Interesting thought. My ancestors were shipped Down Under and first settlement by Europeans wasn’t until 1788, very late in the game.
One of my ancestors was a puritan who came with his mother, his grandfather and three young brothers from near Oxford via Holland after his father, a preacher, died shortly before setting sail for Massachusetts with other like minded colonists, seeking refuge from religious persecution. The father had preached in Holland for 20 years before the family came west. One of the sons returned to England and has been lost sight of – the life was too hard for him apparently, according to the family lore. Then about the time of the Revolutionary War our line came south – we don’t know if that was because they had turned Quaker and they hoped to avoid the war, or if their loyalties were to England despite the family history and they hoped to avoid the revolutionaries- which I think is evidence for your point. That was a tangled time.
NB, the grandfather, who was also a preacher and who even in his elder years had a penchant for very young wives (seriatum of course), may, with his youngest wife, have been the inspiration for The Scarlet Letter.
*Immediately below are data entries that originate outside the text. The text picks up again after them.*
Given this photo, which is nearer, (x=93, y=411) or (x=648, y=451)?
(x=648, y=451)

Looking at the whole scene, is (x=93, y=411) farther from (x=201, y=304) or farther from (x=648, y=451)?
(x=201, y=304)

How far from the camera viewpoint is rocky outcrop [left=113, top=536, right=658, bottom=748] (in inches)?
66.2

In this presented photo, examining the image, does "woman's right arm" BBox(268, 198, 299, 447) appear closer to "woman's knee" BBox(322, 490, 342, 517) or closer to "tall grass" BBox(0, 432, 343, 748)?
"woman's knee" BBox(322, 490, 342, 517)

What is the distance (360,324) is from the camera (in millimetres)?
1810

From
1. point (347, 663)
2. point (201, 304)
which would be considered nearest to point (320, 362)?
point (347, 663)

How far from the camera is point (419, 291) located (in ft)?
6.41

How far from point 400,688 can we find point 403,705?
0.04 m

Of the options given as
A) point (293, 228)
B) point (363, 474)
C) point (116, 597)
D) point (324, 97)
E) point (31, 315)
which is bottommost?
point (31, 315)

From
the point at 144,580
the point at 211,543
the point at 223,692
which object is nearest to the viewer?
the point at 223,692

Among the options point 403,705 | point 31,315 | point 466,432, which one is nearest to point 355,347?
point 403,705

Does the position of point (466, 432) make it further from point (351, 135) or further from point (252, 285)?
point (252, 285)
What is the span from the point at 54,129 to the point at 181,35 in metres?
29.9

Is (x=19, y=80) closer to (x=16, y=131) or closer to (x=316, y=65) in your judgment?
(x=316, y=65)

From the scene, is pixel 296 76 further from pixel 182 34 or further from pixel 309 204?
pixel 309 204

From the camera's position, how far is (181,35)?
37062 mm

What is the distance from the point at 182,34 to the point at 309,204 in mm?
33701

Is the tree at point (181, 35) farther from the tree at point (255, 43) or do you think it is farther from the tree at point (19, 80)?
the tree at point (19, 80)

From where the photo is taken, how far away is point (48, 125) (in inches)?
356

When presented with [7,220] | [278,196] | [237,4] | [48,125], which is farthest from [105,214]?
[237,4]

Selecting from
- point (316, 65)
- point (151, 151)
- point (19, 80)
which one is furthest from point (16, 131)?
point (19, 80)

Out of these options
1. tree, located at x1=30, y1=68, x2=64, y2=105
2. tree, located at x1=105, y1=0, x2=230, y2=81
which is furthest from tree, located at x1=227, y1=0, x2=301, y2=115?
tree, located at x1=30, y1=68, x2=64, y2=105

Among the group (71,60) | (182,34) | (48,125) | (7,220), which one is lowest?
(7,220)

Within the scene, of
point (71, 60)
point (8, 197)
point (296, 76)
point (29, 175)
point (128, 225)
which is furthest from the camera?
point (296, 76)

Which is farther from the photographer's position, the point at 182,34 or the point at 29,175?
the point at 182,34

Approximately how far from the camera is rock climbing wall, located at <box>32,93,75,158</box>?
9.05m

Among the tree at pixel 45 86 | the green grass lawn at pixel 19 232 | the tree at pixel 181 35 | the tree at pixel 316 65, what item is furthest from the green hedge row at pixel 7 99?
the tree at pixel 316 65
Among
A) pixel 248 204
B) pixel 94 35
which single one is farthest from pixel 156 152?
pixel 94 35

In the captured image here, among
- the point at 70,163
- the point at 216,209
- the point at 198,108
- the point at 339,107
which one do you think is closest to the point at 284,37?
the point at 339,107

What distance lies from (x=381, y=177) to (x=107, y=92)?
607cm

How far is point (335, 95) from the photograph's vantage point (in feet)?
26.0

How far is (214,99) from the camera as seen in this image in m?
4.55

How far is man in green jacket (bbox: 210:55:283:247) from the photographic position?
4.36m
Mine tended to be rabidly and often notoriously on the anti-Puritan side of things, except one Quaker family, who tried to be as pacifist as you could manage in those days. One of the sons was a colonel in the revolutionary militia fighting the English. Although as I recall he had fought with the English in the French and Indian wars, and may (I can’t remember) have held a commission in the British Army at one point—not an uncommon situation. Several of the family joined him in his actions. His devout father was, I am sure, not pleased.
One of my ancestors was on the Mayflower. When I tell this story, many people say, “Really? how cool!” Then I tell the rest. He ambushed a fellow colonist from behind a tree on the edge of town, leaving him dead in the forest.
He was caught, tried and hanged, the first Englishman to be executed in the new world.
And his son, Francis was known as the “bad boy” of the Mayflower. He nearly blew up the ship making fire crackers with gunpowder poured into feathers and sealed with candle wax. Imagine a candle in the black powder hold at the bottom of the ship! He had taken a small pile of the powder to make the fire crackers, but had ignited it. The fire followed the trail he had dragged from the main pile and the ship would have exploded had an adult not heard the Pop! pop! pop! and rushed into the hold at just the right moment.
Francis recalled the beating he got that day much later in a letter.
You learn about all kinds of people doing genealogy, saints, sinners, kings, crusaders, horse thieves.
Yep, I’ve got several saints to my credit. Saint Begga, Saint Doda, etc, plus some real scoundrels. Not that I don’t think some of the saints are, shall we say, mostly noted for not be being as bad as the rest of the family. That, or having done something really rotten, they established and supported a church.
I wonder if your mischievous ancestor hadn’t a plan involving exploding pens. Everybody who kept records needed a supply of goose quills, and I’ll bet that he stole the captain’s supply! No goose-feathers, no log book.
Maybe! Another ancestor of mine, Count Fulk Nérat in what is now the Normandy coast of France used to ride with his men through his own towns raping, and pillaging. Then he’d get all sorry and build a church or some such charitable institution (with the pillaged money, no less) as penitence.